La Libertad, El Bien Y El Mal

Publicado el 11 enero 2019 por Carlosgu82

La libertad es el mayor anhelo del hombre. Por ella, el ser humano es soberano de elegir entre el bien y el mal; y eligiendo el bien hace un uso adecuado de la misma, pues la libertad está dirigida a alcanzarlo y distribuirlo.

El hombre puede dominar la esfera inferior, puede salirse del presente para proyectarse hacia el futuro, pues sabe que percibe y entiende que piensa.

Para ejercer la libertad necesitamos ser conscientes de lo que hacemos, ha de haber atención. La importancia de la libertad recae en el hecho de que es un elemento fundamental que contribuye a la plenitud, satisfacción, placer y alegría. Podemos ver que una persona a la que se le quita su libertad suele convertirse en una persona débil, insegura y miedosa, o resentida.

Cabría pensar que todos obramos con la idea de hacer siempre el bien, parce muy ingenuo, es verdad, pero como humanos que somos, así debiera ser. Y puede que fuera así si la ignorancia no nos empujara al mal. Ahora bien, ¿es cierto que todo el mundo obra pensando en el bien? ¿Consiste la libertad en la capacidad de elegir?
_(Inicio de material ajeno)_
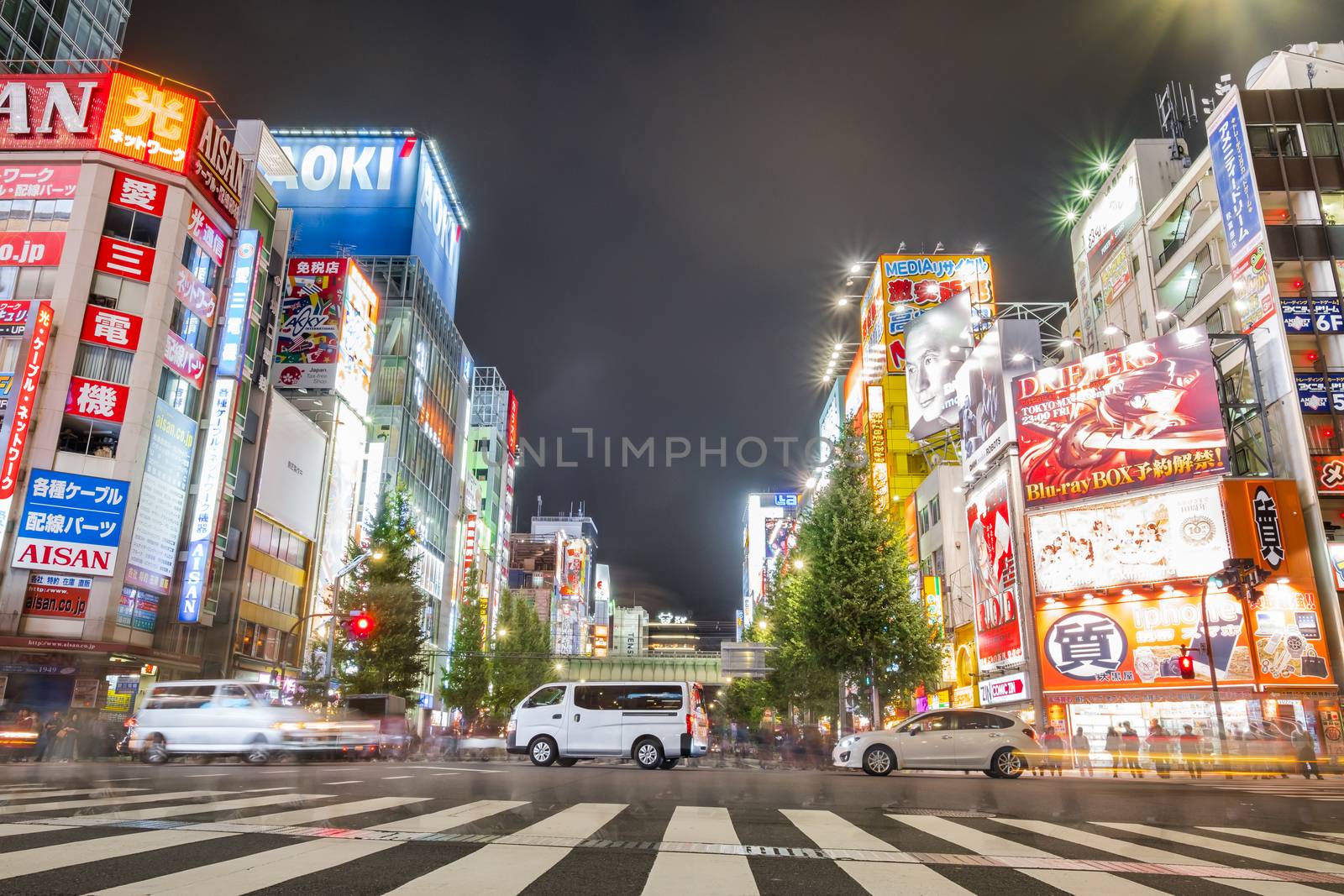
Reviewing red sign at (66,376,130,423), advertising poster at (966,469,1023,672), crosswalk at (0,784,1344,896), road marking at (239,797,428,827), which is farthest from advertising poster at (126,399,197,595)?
advertising poster at (966,469,1023,672)

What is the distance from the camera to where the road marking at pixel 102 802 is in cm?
678

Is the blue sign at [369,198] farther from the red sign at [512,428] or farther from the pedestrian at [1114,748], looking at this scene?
the pedestrian at [1114,748]

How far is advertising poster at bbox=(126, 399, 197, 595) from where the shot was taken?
96.5 ft

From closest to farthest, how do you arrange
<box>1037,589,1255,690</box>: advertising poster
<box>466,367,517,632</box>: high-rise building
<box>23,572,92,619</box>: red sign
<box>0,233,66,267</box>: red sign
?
<box>23,572,92,619</box>: red sign, <box>1037,589,1255,690</box>: advertising poster, <box>0,233,66,267</box>: red sign, <box>466,367,517,632</box>: high-rise building

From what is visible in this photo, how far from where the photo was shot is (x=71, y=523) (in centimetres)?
2786

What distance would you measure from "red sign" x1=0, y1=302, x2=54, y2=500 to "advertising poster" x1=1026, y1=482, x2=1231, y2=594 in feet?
118

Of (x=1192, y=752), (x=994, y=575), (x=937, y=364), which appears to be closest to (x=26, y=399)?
(x=994, y=575)

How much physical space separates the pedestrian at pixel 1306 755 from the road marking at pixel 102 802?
2282 cm

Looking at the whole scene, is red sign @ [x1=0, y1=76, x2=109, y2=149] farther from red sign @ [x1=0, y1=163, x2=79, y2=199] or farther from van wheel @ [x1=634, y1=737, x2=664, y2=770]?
van wheel @ [x1=634, y1=737, x2=664, y2=770]

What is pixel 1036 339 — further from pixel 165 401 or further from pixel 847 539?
pixel 165 401

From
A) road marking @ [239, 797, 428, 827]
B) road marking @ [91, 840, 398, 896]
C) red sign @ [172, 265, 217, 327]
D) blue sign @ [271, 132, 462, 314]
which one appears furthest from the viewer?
blue sign @ [271, 132, 462, 314]

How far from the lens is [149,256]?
103ft

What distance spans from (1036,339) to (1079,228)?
1240 centimetres

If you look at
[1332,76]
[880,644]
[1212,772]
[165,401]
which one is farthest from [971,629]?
[165,401]
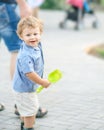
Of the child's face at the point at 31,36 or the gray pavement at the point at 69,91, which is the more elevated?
the child's face at the point at 31,36

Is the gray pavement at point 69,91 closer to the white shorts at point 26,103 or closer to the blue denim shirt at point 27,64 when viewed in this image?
the white shorts at point 26,103

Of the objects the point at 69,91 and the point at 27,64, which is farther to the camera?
the point at 69,91

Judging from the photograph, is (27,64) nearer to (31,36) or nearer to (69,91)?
(31,36)

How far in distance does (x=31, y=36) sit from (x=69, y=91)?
2476mm

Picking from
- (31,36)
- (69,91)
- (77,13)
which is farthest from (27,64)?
(77,13)

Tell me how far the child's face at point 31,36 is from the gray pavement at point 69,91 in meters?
0.93

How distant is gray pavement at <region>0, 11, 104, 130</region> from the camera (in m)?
5.65

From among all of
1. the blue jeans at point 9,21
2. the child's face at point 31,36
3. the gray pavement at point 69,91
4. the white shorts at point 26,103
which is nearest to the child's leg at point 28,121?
the white shorts at point 26,103

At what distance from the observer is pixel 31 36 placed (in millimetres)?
5020

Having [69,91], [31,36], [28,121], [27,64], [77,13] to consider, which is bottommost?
[28,121]

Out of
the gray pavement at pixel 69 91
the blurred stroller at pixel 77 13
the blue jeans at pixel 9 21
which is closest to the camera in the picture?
the gray pavement at pixel 69 91

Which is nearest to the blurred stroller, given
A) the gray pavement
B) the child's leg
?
the gray pavement

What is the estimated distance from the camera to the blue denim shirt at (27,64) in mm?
4965

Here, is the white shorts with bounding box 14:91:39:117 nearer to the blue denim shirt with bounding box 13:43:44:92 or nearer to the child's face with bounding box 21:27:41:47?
the blue denim shirt with bounding box 13:43:44:92
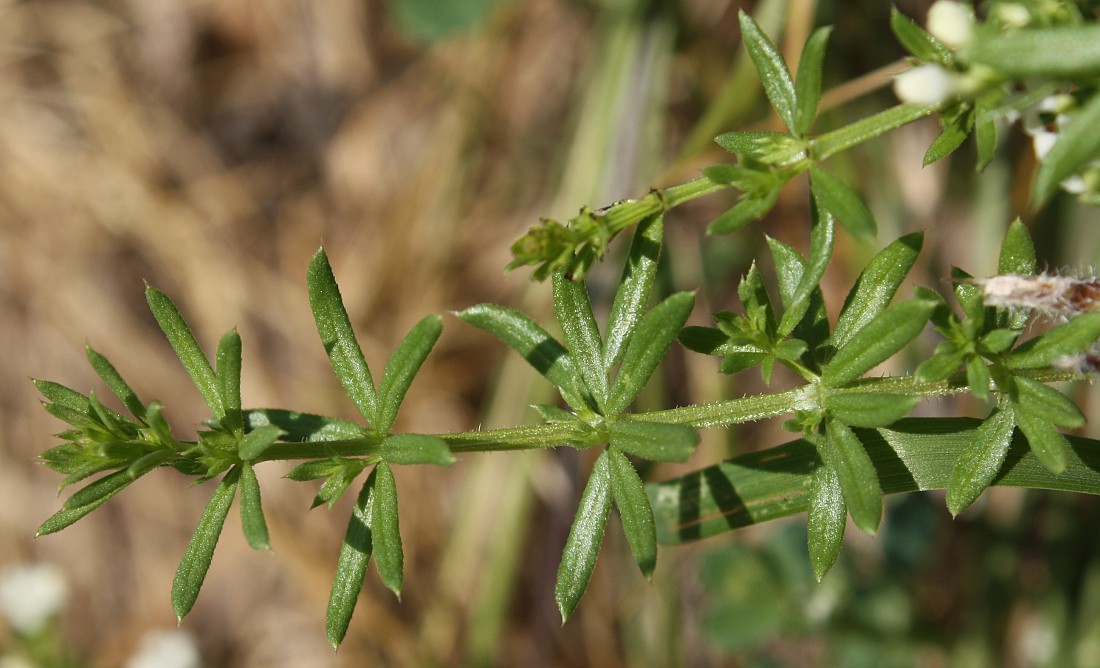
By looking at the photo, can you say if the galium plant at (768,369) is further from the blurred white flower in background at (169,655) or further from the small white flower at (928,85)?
the blurred white flower in background at (169,655)

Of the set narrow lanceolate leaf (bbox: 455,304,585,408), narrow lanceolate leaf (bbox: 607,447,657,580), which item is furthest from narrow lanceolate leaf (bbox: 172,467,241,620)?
narrow lanceolate leaf (bbox: 607,447,657,580)

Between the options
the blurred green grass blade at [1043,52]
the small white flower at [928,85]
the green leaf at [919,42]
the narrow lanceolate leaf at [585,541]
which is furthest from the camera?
the narrow lanceolate leaf at [585,541]

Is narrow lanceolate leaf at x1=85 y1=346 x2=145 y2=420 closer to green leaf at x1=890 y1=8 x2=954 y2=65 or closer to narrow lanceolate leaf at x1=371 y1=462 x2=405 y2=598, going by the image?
narrow lanceolate leaf at x1=371 y1=462 x2=405 y2=598

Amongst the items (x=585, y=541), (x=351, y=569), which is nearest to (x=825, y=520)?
(x=585, y=541)

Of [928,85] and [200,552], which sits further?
[200,552]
Un problema es que el mal y el bien resultan dinámicos y cambiantes, o lo que es lo mismo, de un mal puede nacer un bien y viceversa; lo que para uno es un mal otro lo puede ver como un bien. El mal de unos puede ser el bien de otros. Y aquí la razón ayuda poco al respecto. El mito del pecado original lo expresa, en cierto modo, el hombre muerde la fruta del árbol del bien y el mal, pero no llega a digerirla bien y todo sale mal.
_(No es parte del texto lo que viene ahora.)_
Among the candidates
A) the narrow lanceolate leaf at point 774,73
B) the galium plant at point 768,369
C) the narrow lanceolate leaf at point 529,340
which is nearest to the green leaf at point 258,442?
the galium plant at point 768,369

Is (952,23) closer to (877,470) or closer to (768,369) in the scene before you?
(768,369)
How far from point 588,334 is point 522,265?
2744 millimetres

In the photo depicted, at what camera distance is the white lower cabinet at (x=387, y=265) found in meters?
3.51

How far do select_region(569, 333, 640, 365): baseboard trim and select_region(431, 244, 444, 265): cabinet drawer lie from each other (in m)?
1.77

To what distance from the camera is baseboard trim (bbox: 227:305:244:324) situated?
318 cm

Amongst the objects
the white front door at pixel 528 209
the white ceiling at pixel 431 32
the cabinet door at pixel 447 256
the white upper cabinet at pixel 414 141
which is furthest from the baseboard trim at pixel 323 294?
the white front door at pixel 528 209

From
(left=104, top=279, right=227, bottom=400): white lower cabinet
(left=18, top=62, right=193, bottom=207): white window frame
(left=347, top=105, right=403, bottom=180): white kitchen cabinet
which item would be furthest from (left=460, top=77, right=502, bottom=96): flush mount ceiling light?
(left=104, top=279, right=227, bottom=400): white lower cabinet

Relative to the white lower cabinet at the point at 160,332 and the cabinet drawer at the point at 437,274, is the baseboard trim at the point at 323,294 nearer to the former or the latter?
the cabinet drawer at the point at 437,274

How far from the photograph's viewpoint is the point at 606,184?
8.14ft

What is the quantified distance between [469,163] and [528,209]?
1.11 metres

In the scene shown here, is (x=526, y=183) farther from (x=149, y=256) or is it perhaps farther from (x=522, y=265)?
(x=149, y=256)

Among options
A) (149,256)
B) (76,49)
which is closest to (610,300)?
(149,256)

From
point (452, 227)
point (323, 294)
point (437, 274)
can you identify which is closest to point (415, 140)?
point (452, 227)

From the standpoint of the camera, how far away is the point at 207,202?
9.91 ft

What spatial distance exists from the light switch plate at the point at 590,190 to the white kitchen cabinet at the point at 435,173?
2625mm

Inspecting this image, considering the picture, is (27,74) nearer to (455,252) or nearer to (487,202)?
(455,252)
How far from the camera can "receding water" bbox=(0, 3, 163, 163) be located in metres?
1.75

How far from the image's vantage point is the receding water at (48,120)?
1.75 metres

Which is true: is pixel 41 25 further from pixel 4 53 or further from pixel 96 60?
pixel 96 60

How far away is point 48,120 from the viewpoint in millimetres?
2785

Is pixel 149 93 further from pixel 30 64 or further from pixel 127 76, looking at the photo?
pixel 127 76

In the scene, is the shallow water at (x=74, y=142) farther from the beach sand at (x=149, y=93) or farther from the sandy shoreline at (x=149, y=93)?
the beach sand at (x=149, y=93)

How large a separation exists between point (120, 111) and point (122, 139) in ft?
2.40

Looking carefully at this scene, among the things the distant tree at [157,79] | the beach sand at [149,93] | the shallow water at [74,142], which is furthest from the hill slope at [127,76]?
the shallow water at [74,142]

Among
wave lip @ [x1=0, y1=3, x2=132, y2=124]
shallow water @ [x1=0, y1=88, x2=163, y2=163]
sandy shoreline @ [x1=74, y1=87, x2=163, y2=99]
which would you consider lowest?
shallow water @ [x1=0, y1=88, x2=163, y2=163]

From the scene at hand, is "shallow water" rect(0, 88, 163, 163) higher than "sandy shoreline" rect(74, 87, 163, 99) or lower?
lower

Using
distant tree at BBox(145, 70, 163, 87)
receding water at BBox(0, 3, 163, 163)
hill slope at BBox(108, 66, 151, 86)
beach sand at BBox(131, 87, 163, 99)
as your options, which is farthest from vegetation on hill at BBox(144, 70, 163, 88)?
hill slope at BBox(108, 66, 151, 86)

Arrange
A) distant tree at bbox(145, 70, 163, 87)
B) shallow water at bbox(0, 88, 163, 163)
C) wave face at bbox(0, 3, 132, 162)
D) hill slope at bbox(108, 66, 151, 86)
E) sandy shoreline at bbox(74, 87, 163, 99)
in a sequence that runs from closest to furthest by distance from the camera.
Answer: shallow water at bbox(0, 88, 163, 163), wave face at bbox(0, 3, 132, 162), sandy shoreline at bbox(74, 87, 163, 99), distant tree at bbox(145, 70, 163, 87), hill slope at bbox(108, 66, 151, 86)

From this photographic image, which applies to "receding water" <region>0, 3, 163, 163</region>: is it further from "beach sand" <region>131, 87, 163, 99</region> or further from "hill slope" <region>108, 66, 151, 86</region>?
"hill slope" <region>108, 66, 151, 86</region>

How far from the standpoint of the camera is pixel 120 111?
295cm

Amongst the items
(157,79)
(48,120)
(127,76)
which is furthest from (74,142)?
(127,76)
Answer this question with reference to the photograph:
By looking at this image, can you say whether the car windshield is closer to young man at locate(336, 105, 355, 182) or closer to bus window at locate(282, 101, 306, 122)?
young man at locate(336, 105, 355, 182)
Tal vez, lo más sensato sea relacionar la libertad con la ignorancia, sostener que esta es la base de aquella. ¿Por qué digo esto? Porque si conociéramos todas las consecuencias de nuestros actos no podríamos ser libres de verdad, plenamente, ya que obraríamos con una seguridad mucho mayor que la que proporciona el instinto, o el desconocimiento. Elegiríamos siempre lo correcto, aunque en realidad esto no sería elegir, porque iríamos directamente a lo seguro, así pues dejaríamos de ser seres libres, no habría elección. Y en la realidad nos movemos en un mundo de incertidumbres, en el que ignoramos casi todas las cosas, del exterior, y de nosotros mismos. Esto ocurre incluso en un terreno tan trivial como la elección de cualquier menudencia. Si tuviéramos la certeza de que una de ellas es mejor y más barata que las demás, la compraríamos sin plantearnos dudas. Así pues, la libertad incluye cierto grado de ignorancia. Claro está, una ignorancia relativa, pues una ignorancia absoluta nos haría movernos a ciegas, sin libertad a su vez. Entonces, en la medida en que nuestra ignorancia disminuye, disminuye también nuestra libertad.
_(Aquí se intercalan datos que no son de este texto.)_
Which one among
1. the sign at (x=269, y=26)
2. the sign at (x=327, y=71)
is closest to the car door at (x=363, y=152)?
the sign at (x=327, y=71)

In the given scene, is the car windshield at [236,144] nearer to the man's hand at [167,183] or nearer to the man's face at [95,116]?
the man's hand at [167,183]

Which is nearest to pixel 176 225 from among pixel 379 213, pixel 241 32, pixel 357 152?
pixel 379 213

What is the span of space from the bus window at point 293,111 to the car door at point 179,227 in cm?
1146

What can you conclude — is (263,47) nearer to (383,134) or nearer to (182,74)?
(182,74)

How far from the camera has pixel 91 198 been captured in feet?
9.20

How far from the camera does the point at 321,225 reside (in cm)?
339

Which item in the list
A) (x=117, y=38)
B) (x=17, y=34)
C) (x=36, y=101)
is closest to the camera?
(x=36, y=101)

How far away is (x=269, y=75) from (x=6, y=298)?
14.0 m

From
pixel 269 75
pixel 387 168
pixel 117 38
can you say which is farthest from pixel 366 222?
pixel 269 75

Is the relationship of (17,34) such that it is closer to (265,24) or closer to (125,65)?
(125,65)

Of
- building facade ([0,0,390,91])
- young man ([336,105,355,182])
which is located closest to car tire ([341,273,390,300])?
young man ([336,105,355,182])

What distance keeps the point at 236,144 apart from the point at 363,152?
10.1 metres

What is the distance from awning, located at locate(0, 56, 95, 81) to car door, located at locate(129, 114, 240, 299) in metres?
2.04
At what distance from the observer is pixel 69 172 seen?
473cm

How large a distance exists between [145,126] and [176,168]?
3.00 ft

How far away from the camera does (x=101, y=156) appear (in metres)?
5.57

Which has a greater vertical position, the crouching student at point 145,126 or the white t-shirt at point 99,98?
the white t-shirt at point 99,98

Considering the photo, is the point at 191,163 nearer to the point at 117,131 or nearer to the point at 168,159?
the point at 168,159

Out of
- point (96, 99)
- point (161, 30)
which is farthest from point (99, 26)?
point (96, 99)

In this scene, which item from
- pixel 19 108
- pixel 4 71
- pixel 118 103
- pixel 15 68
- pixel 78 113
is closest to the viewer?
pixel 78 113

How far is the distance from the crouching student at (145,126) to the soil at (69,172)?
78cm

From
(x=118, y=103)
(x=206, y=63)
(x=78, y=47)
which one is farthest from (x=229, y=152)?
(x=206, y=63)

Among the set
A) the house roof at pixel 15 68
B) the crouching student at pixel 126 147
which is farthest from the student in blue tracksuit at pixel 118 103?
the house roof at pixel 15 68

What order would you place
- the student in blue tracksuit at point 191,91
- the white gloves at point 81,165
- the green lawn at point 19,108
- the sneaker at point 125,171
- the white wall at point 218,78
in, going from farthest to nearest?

En conclusión, esta ignorancia relativa pero necesaria precisa de normas morales que impidan que nos veamos arrastrados por deseos momentáneos, que nos conducirían con facilidad al desastre. Porque la moral puede entenderse como un destilado de la experiencia de generaciones sobre una inclinación innata; aunque ello no suponga un conocimiento preciso, por lo que sus reglas nunca deben tener un carácter absoluto, sino regulador y flexible, pues la moral nunca puede hacerse rígida y obsesiva, porque eso sacrificaría los deseos hasta un ascetismo insoportable e innecesario, y perderíamos la libertad.